Cette femme aux faux airs de Michèle Morgan, « mince et blonde », timide et provinciale, réservée, voire mutique, s’ennuie. Ses lectures l’amènent à Mauriac et « Thérèse Desqueyroux », une femme qui lui ressemble, mariée par convention elle aussi, engluée dans une vie sans horizon, une femme qui se morfond dans sa grande propriété bordelaise. Ce livre qu’elle affectionne est une œuvre-phare des années cinquante. Au siècle précédent, elle se serait attachée à lire « Madame Bovary »…

Un jour, Madeleine, âme solitaire et résignée, rencontre Guy Morand, homme sans grand relief mais rassurant, employé de la Société des bois du Cameroun, qu’elle épouse, au grand soulagement de la famille, et qui l’emmène en Afrique noire, ce continent des pluies qui vous rincent, des sols rouges qui vous embourbent et des touffeurs qui vous asphyxient. Sa vie provinciale, calée jusqu’alors entre Nantes et ses faubourgs, va-t-elle changer pour autant ? Sa vie sociale peut-être. Mais Madeleine, de maladive réserve, s’enfonce dans une vie de couple convenue, sans éclairs ni même lueurs. À l’image de la terne existence des autres femmes de son entourage, épouses d’« expats », qui organisent des soirées où se retrouve cette « micro société où les gens tournent en rond et s’observent », à la Délégation de Yaoundé, ou dans les grandes propriétés privées des colons cernées de hauts murs qui isolent tout ce beau monde du bruit et de la fureur des indigènes proches de leur rêve d’indépendance. Ces femmes bavardent avec le gratin politique et mondain réuni autour d’elles, plaisantent, mangent, boivent, dansent et trompent leur ennui. Et leurs conjoints, pourquoi pas…Voilà qui pourrait bien traverser l’esprit de Madeleine. C’est du moins ce qu’elle sent et ressent quand on lui présente Yves Prigent, « un homme important » qui vient à Douala de temps en temps « pour des missions secrètes sur lesquelles il ne faut pas l’interroger » lui souffle Jacqueline, maîtresse des lieux à la Délégation et hôtesse d’un soir.
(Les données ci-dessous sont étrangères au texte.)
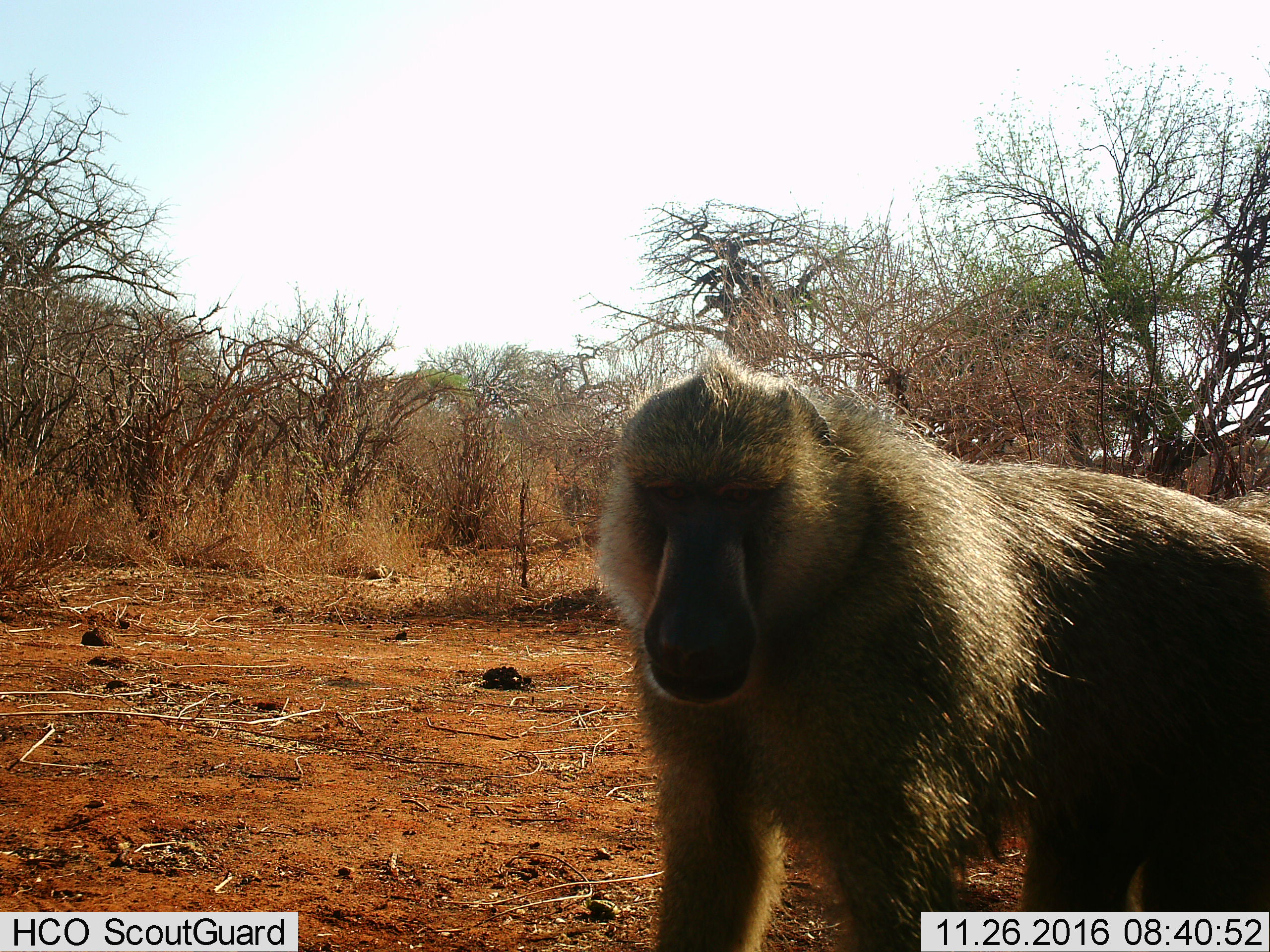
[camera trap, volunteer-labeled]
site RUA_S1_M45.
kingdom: Animalia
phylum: Chordata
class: Mammalia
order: Primates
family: Cercopithecidae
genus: Papio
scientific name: Papio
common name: baboon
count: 1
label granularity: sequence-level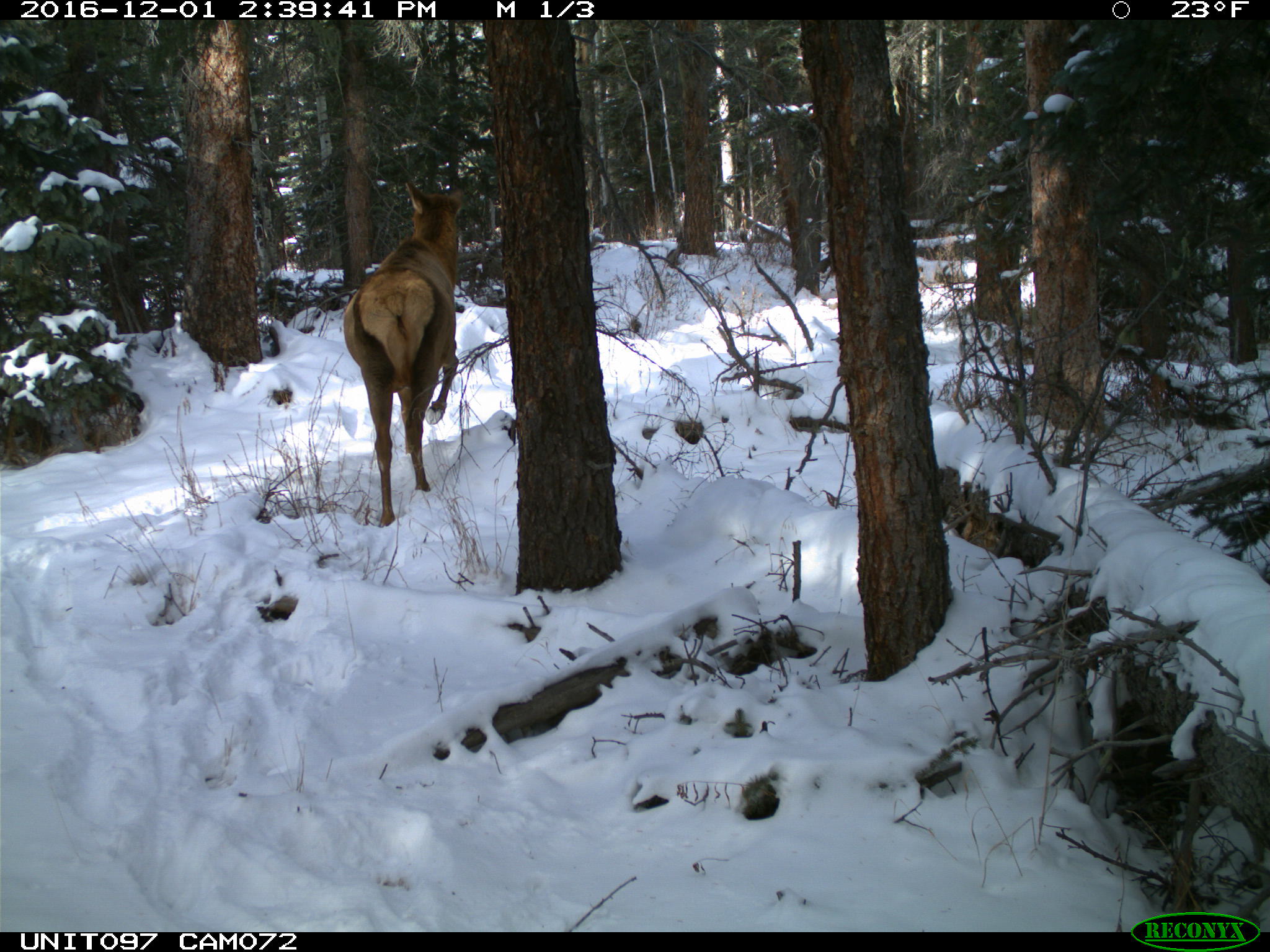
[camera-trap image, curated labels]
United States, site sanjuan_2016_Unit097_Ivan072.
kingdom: Animalia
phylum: Chordata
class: Mammalia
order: Artiodactyla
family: Cervidae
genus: Cervus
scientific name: Cervus elaphus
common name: red deer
Cervus elaphus (red deer).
Qui est-il ? Un peu aventurier, sans doute, et séducteur, assurément, il pourrait bien devenir son amant et faire dévier peut-être le sens de sa morne vie. « Un jour tu verras / on se rencontrera » : la chanson qui lui trottait dans la tête allait-elle la faire s’envoler vers les rêves attendus ? L’amour fou restera amour flou et l’union ne sera guère plus que caresses alanguies, doux échanges et « promenades en silence le long de la mer. Peut-être que le silence est une façon d’aimer. »
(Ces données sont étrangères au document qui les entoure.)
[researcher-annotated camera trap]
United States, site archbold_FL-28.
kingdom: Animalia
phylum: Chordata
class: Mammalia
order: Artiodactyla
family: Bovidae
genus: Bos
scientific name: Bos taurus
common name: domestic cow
Quelque chose se sera joué dans le cœur de cette femme, quelque chose d’inachevé mais qui lui « aura ouvert une poche insoupçonnée de rêverie » et « le fait mystérieux et obscur d’avoir vécu ». Dominique Barbéris nous donne à lire magnifiquement, une fois encore, le roman délicat et désenchanté d’un amour inabouti, évanoui sitôt approché, fin malheureuse d’une éphémère aventure africaine que la maman de Madeleine, « femme de la province d’un autre âge » elle aussi, rapportera un jour, à la dérobée, à l’une de ses petites-filles : « Parles-en donc à ta tante, de ce genre de bêtise. Elle a failli en faire une, et une grosse. Tu gardes ça pour toi bien sûr. » Clap de fin d’une tendre et nostalgique échappée belle, à mille lieues de Nantes…

Une façon d’aimer de Dominique Barbéris, Éditions Gallimard, collection Blanche. 205 pages. Parution : 17 août 2023. 19.50 euros.